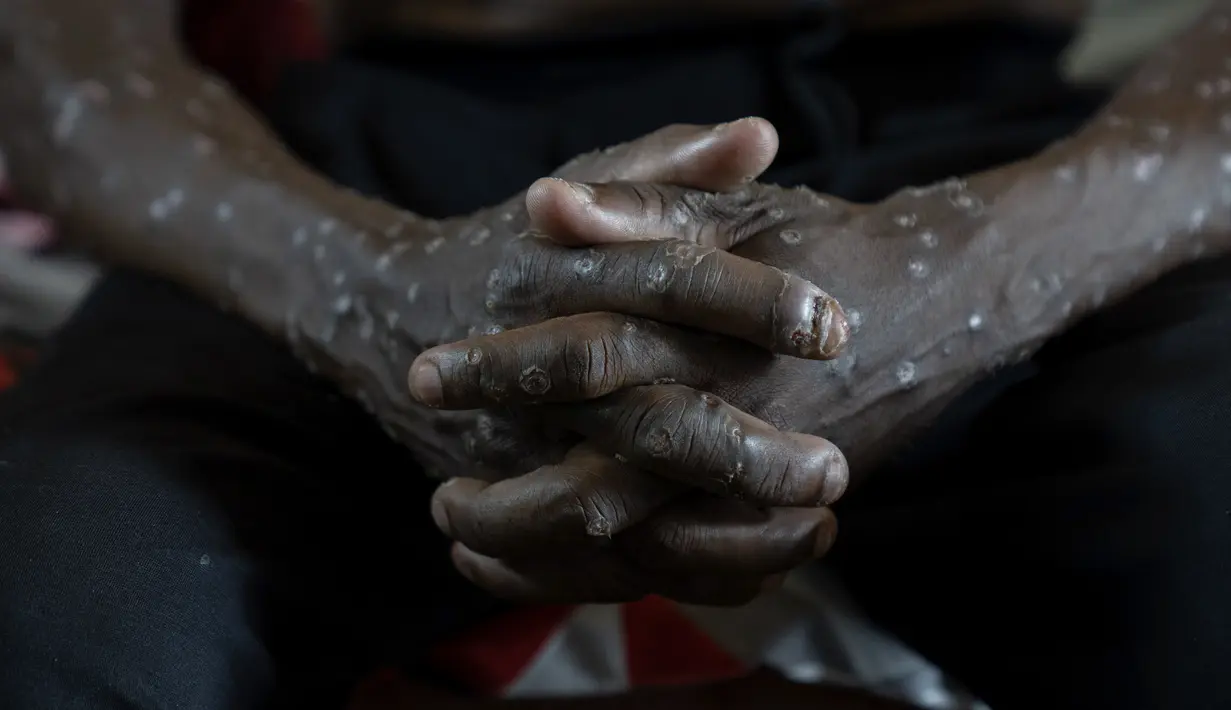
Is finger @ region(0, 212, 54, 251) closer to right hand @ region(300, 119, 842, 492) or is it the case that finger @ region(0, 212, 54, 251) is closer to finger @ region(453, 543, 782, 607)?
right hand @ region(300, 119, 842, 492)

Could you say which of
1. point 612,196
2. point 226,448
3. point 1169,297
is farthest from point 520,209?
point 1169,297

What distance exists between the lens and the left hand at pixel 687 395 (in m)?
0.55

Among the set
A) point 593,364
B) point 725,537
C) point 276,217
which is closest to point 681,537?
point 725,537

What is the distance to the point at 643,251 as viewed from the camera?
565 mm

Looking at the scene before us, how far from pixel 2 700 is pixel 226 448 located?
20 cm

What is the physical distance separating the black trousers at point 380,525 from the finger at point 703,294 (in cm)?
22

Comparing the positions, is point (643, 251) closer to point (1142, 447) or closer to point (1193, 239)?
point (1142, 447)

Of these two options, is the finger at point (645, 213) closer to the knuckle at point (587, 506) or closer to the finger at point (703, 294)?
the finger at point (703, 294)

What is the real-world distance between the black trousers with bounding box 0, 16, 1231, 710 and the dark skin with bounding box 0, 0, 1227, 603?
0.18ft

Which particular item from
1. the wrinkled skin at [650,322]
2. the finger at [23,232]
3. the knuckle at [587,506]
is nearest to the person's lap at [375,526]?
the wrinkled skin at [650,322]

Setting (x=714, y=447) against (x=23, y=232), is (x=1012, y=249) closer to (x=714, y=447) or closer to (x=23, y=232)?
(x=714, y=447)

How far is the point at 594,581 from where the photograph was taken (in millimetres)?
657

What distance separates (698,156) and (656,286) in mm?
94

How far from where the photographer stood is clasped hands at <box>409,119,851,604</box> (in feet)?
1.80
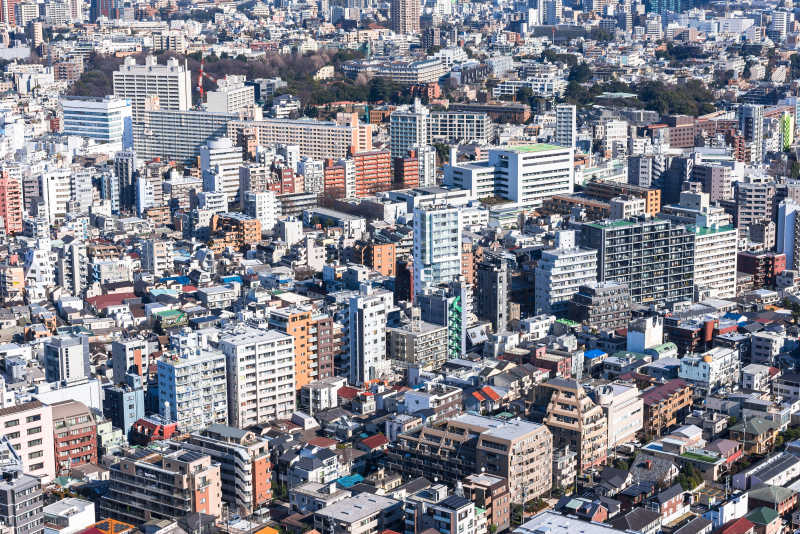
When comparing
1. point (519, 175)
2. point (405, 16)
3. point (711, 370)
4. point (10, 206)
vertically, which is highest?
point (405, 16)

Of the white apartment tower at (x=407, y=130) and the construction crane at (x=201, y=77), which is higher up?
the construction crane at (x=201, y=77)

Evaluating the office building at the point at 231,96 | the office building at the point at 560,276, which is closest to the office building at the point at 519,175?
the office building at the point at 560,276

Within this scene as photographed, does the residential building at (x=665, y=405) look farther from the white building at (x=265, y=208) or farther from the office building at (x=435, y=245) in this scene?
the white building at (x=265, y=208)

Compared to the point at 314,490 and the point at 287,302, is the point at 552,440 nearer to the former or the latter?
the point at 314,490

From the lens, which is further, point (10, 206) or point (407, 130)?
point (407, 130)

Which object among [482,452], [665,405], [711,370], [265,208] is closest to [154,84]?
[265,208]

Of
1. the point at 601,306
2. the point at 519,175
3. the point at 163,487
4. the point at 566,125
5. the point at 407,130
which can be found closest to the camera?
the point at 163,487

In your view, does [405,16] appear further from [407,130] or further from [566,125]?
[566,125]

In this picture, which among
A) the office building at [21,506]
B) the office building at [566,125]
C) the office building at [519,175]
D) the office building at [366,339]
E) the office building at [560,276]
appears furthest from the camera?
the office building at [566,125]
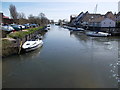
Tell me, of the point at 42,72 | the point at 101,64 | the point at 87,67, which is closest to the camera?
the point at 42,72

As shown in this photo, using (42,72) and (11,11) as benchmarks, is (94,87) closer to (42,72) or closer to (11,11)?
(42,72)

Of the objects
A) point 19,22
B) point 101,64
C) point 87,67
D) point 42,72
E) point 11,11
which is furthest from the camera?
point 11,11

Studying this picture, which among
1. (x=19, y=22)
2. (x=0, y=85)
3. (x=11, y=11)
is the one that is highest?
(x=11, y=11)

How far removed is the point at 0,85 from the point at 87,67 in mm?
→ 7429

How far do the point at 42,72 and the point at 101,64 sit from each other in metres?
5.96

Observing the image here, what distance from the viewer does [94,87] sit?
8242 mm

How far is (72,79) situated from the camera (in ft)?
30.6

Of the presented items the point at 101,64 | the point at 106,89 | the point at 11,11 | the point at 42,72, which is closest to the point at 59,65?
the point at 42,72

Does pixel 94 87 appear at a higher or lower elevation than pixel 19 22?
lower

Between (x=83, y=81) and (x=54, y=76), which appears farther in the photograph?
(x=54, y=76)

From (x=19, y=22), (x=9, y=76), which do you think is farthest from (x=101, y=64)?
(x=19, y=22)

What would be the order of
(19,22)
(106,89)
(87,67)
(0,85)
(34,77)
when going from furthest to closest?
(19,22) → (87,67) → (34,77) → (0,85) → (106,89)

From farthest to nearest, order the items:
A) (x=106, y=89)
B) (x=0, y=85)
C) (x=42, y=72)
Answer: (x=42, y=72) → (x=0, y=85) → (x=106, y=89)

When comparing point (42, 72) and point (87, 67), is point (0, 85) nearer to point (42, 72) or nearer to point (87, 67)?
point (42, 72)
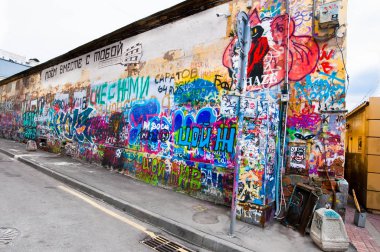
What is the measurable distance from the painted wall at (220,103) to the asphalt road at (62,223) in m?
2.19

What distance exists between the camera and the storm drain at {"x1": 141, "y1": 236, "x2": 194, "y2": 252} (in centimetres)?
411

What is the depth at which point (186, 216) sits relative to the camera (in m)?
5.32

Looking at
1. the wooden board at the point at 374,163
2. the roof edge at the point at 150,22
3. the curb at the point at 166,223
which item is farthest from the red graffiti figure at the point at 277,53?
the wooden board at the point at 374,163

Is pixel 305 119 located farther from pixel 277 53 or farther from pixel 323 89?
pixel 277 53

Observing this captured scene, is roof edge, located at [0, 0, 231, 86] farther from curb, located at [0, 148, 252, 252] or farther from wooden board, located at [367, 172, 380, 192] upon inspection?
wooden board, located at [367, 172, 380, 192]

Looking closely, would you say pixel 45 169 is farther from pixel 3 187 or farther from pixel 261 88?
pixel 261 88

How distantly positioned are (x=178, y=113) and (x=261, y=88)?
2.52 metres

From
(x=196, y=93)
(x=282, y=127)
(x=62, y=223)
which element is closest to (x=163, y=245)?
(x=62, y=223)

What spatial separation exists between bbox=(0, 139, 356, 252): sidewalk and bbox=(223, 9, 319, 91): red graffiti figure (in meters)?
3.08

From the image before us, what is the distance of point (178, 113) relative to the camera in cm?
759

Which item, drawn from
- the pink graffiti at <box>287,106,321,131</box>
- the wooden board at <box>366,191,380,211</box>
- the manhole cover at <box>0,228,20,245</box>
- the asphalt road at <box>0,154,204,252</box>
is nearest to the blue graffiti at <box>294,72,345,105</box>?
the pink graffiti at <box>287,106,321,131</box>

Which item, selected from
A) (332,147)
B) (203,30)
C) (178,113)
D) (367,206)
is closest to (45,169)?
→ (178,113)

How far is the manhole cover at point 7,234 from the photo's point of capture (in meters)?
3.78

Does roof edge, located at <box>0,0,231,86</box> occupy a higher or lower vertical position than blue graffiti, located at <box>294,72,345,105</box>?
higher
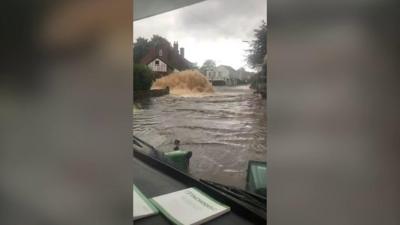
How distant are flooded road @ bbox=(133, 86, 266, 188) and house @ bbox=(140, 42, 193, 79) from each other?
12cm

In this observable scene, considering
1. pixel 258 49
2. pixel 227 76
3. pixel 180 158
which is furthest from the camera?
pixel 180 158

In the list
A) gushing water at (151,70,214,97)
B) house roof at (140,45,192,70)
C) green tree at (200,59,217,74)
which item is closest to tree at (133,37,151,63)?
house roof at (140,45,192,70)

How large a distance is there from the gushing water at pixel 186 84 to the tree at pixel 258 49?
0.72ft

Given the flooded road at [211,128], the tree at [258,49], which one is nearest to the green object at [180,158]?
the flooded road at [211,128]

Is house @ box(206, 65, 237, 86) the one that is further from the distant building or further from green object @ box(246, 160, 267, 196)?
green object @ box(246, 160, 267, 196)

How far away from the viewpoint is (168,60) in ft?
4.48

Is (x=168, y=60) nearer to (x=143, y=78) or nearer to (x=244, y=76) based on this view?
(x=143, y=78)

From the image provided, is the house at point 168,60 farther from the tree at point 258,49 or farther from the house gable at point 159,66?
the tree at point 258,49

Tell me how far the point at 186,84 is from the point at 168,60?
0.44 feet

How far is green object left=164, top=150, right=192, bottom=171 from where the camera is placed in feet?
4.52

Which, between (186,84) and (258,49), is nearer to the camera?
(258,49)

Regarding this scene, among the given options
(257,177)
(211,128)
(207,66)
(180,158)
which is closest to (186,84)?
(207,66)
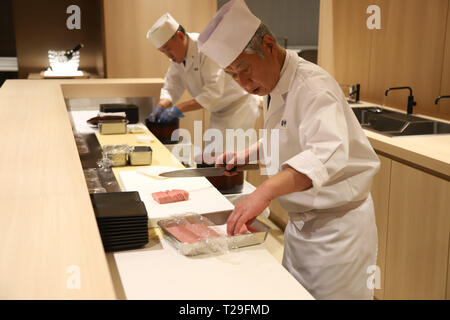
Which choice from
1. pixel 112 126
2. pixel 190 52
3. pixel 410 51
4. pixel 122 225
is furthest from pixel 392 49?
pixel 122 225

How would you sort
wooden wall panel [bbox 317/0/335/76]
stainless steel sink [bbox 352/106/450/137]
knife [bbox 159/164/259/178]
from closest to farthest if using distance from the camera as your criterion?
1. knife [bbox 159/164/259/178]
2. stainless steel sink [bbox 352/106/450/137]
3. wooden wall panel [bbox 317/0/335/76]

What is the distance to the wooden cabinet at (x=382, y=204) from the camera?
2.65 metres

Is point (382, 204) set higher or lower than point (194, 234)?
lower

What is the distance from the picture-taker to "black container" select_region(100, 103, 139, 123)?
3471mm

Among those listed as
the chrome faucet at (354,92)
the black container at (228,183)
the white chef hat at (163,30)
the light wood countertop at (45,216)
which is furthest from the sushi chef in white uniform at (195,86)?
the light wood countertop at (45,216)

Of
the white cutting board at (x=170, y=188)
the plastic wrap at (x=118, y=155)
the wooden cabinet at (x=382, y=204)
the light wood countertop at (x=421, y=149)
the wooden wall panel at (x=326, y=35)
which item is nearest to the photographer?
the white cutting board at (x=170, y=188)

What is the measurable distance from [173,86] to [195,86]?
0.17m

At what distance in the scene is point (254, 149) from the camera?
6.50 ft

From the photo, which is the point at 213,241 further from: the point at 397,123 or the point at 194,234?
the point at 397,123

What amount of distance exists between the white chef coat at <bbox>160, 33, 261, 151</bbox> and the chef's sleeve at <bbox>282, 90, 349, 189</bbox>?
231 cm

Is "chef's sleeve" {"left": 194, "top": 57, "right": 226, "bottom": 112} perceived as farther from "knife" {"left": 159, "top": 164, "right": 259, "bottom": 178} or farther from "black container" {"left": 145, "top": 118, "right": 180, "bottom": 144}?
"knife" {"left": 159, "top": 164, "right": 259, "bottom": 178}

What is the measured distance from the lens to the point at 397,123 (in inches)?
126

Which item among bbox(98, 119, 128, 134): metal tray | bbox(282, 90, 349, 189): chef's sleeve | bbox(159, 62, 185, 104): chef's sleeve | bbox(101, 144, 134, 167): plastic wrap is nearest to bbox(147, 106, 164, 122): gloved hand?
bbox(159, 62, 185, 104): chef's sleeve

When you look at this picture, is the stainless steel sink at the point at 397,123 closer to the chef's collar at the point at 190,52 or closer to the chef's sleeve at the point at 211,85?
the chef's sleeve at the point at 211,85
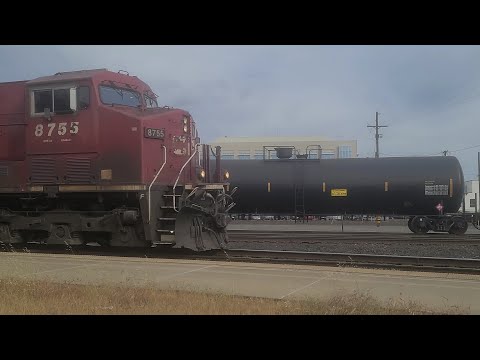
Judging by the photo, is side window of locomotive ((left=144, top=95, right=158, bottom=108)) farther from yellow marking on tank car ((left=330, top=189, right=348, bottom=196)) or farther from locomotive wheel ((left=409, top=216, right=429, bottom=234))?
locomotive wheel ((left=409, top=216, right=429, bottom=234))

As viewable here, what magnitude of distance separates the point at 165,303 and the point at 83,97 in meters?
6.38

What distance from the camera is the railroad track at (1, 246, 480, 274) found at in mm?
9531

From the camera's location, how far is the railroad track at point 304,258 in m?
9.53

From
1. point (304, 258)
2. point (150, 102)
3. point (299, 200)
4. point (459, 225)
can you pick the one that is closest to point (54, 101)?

....................

_WHAT YOU WILL DO_: Where the line containing "When you look" appears above, start there and set down each line exactly through the last line of the data; leave out every picture.

_FINAL RESULT_:
When you look at this picture, is the stainless steel sink at the point at 397,123 closer to the chef's collar at the point at 190,52 or closer to the chef's sleeve at the point at 211,85?
the chef's sleeve at the point at 211,85
Judging by the photo, is side window of locomotive ((left=144, top=95, right=158, bottom=108)) farther from yellow marking on tank car ((left=330, top=189, right=348, bottom=196)) or farther from locomotive wheel ((left=409, top=216, right=429, bottom=234))?
locomotive wheel ((left=409, top=216, right=429, bottom=234))

As viewable here, what magnitude of distance separates the point at 165,303 and the point at 83,97 in meters?
6.38

What distance from the camera is the railroad track at (1, 246, 480, 274) found at in mm?
9531

From the camera's location, how far is the railroad track at point 304,258 in m?
9.53

From
1. point (304, 258)
2. point (150, 102)
3. point (299, 200)
4. point (459, 225)
can you pick the one that is closest to point (54, 101)?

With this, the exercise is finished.